### EXERCISE OBJECTIVE
Can you reproduce each of the records below word for word, leaving every line unchanged?

### AVAILABLE RECORDS
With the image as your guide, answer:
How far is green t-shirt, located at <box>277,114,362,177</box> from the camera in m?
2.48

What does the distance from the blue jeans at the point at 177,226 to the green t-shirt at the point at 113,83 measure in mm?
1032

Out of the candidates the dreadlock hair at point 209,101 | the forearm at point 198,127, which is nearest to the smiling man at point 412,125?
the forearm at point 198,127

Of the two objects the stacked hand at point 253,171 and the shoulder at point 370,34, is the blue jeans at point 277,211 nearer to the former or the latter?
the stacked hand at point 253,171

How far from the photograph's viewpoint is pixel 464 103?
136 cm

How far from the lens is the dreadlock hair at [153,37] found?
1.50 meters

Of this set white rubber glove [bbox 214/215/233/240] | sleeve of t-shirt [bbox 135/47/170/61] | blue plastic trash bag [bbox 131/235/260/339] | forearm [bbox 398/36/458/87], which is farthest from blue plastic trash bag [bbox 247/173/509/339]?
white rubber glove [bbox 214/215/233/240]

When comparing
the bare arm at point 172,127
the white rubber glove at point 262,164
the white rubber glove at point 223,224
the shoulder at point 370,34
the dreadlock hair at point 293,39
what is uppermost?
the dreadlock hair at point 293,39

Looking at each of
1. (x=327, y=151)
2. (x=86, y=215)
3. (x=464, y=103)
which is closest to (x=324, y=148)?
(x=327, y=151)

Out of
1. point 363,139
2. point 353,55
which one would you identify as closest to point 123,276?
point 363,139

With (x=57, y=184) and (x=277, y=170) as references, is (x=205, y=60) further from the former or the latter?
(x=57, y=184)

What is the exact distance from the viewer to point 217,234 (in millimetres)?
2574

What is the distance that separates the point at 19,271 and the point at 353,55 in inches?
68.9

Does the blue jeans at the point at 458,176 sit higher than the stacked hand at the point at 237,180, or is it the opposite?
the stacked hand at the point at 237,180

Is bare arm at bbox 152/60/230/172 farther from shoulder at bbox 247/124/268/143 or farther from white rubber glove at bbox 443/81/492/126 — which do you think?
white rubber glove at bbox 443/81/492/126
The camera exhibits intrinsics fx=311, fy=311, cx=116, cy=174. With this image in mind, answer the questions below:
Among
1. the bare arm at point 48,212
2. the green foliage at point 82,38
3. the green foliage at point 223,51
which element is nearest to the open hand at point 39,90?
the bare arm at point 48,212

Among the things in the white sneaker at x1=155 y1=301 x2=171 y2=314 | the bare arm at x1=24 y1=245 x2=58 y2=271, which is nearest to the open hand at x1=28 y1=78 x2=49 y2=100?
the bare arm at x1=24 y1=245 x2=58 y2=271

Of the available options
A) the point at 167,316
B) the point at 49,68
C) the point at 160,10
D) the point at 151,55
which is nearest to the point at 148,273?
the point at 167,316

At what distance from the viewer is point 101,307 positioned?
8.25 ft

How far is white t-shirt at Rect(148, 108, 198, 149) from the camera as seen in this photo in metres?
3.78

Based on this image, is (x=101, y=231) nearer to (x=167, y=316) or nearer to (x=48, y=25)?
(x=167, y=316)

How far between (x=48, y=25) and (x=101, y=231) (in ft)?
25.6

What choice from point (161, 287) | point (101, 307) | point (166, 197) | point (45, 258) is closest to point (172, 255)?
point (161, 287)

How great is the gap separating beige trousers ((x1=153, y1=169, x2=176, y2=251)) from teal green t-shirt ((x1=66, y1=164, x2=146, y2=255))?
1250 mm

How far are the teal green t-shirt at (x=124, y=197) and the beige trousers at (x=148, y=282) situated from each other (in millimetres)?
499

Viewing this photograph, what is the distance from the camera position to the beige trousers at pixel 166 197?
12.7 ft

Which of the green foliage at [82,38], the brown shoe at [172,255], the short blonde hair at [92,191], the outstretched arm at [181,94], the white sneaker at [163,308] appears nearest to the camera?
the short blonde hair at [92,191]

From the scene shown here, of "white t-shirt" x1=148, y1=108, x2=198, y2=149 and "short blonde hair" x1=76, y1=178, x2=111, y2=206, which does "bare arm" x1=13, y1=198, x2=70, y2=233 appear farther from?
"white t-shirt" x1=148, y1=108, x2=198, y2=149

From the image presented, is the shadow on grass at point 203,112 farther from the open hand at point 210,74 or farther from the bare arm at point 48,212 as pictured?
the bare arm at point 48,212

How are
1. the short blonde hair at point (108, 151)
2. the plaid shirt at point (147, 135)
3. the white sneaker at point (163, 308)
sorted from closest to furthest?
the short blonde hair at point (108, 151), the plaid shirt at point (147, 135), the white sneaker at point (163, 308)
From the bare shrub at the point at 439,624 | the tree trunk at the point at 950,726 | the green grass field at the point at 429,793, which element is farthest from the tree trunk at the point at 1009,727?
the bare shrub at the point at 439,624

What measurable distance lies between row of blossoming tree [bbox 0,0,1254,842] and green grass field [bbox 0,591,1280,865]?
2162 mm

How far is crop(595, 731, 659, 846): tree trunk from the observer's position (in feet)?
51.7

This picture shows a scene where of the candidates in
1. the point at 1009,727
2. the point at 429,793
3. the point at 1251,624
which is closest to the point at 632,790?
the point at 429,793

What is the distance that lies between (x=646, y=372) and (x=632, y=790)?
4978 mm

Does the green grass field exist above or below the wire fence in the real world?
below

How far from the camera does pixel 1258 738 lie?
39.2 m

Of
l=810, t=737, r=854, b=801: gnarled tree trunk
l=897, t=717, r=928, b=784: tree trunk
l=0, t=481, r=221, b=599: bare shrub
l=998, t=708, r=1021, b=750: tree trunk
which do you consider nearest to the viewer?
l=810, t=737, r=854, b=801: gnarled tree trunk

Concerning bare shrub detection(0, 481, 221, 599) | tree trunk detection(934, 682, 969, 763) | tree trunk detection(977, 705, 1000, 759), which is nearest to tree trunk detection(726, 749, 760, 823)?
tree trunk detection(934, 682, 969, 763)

### RESPONSE
With the image as your guide, answer:
How far is green t-shirt, located at <box>277,114,362,177</box> from the camera in m?
2.48

What does the distance from the blue jeans at the point at 177,226 to the green t-shirt at the point at 113,83 measure in mm?
1032

Out of the candidates the dreadlock hair at point 209,101 | the forearm at point 198,127, which is nearest to the smiling man at point 412,125?
the forearm at point 198,127

Of the two objects the stacked hand at point 253,171 and the shoulder at point 370,34, is the blue jeans at point 277,211 nearer to the former or the latter?
the stacked hand at point 253,171

How far from the photograph's viewpoint is pixel 464 103?
136 cm

How far from the lens is the dreadlock hair at [153,37] found?
1.50 meters

Of this set white rubber glove [bbox 214/215/233/240] | sleeve of t-shirt [bbox 135/47/170/61] | blue plastic trash bag [bbox 131/235/260/339] | forearm [bbox 398/36/458/87], which is farthest from blue plastic trash bag [bbox 247/173/509/339]?
white rubber glove [bbox 214/215/233/240]

When comparing
the bare arm at point 172,127
the white rubber glove at point 262,164
the white rubber glove at point 223,224
the shoulder at point 370,34
the dreadlock hair at point 293,39
what is uppermost?
the dreadlock hair at point 293,39

Looking at each of
1. (x=327, y=151)
2. (x=86, y=215)
3. (x=464, y=103)
which is closest to (x=324, y=148)?
(x=327, y=151)

Out of
1. point 363,139
2. point 353,55
which one would you identify as closest to point 123,276?
point 363,139

With (x=57, y=184) and (x=277, y=170) as references, is (x=205, y=60) further from the former or the latter?
(x=57, y=184)

What is the exact distance from the viewer to point 217,234 (in millimetres)?
2574

What is the distance that separates the point at 19,271 and the point at 353,55 in inches?
68.9

Does the blue jeans at the point at 458,176 sit higher than the stacked hand at the point at 237,180, or is it the opposite?
the stacked hand at the point at 237,180

Is bare arm at bbox 152/60/230/172 farther from shoulder at bbox 247/124/268/143 or farther from white rubber glove at bbox 443/81/492/126 — which do you think?
white rubber glove at bbox 443/81/492/126
The camera exhibits intrinsics fx=311, fy=311, cx=116, cy=174. With this image in mind, answer the questions below:
Among
1. the bare arm at point 48,212
2. the green foliage at point 82,38
3. the green foliage at point 223,51
which element is nearest to the open hand at point 39,90?
the bare arm at point 48,212

Among the things in the white sneaker at x1=155 y1=301 x2=171 y2=314 | the bare arm at x1=24 y1=245 x2=58 y2=271, which is nearest to the open hand at x1=28 y1=78 x2=49 y2=100?
the bare arm at x1=24 y1=245 x2=58 y2=271

Of the available options
A) the point at 167,316
B) the point at 49,68
C) the point at 160,10
D) the point at 151,55
which is nearest to the point at 148,273?
the point at 167,316

At what distance from the viewer is point 101,307 positioned?
8.25 ft

How far is white t-shirt at Rect(148, 108, 198, 149) from the camera as seen in this photo in metres?
3.78

Based on this image, is (x=101, y=231) nearer to (x=167, y=316) or nearer to (x=48, y=25)?
(x=167, y=316)

How far between (x=48, y=25) and (x=101, y=231) (in ft)?
25.6

What choice from point (161, 287) | point (101, 307) | point (166, 197) | point (45, 258) is closest to point (172, 255)?
point (161, 287)

How great is the gap separating beige trousers ((x1=153, y1=169, x2=176, y2=251)) from teal green t-shirt ((x1=66, y1=164, x2=146, y2=255))?
1250 mm

How far are the teal green t-shirt at (x=124, y=197) and the beige trousers at (x=148, y=282) situated from each other (in millimetres)?
499

Viewing this photograph, what is the distance from the camera position to the beige trousers at pixel 166 197?
12.7 ft

Which of the green foliage at [82,38], the brown shoe at [172,255], the short blonde hair at [92,191], the outstretched arm at [181,94], the white sneaker at [163,308] appears nearest to the camera?
the short blonde hair at [92,191]

From the scene shown here, of "white t-shirt" x1=148, y1=108, x2=198, y2=149 and "short blonde hair" x1=76, y1=178, x2=111, y2=206, which does "bare arm" x1=13, y1=198, x2=70, y2=233 appear farther from?
"white t-shirt" x1=148, y1=108, x2=198, y2=149

From the image presented, is the shadow on grass at point 203,112 farther from the open hand at point 210,74 or farther from the bare arm at point 48,212 as pictured?
the bare arm at point 48,212

How are
1. the short blonde hair at point (108, 151)
2. the plaid shirt at point (147, 135)
3. the white sneaker at point (163, 308)
sorted from closest to furthest?
the short blonde hair at point (108, 151), the plaid shirt at point (147, 135), the white sneaker at point (163, 308)
From the bare shrub at the point at 439,624 | the tree trunk at the point at 950,726 | the green grass field at the point at 429,793, which element is farthest from the tree trunk at the point at 1009,727?
the bare shrub at the point at 439,624

What measurable distance lies between row of blossoming tree [bbox 0,0,1254,842] and green grass field [bbox 0,591,1280,865]?
2162 mm

How far is crop(595, 731, 659, 846): tree trunk from the observer's position (in feet)?
51.7

This picture shows a scene where of the candidates in
1. the point at 1009,727
2. the point at 429,793
3. the point at 1251,624
which is closest to the point at 632,790?
the point at 429,793

What is the distance that lies between (x=646, y=372) and (x=632, y=790)?
4978 mm

Does the green grass field exist above or below the wire fence in the real world?
below

How far from the camera does pixel 1258 738 lie?
39.2 m

Of
l=810, t=737, r=854, b=801: gnarled tree trunk
l=897, t=717, r=928, b=784: tree trunk
l=0, t=481, r=221, b=599: bare shrub
l=998, t=708, r=1021, b=750: tree trunk
which do you consider nearest to the viewer?
l=810, t=737, r=854, b=801: gnarled tree trunk

Concerning bare shrub detection(0, 481, 221, 599) | tree trunk detection(934, 682, 969, 763) | tree trunk detection(977, 705, 1000, 759), which is nearest to tree trunk detection(726, 749, 760, 823)?
tree trunk detection(934, 682, 969, 763)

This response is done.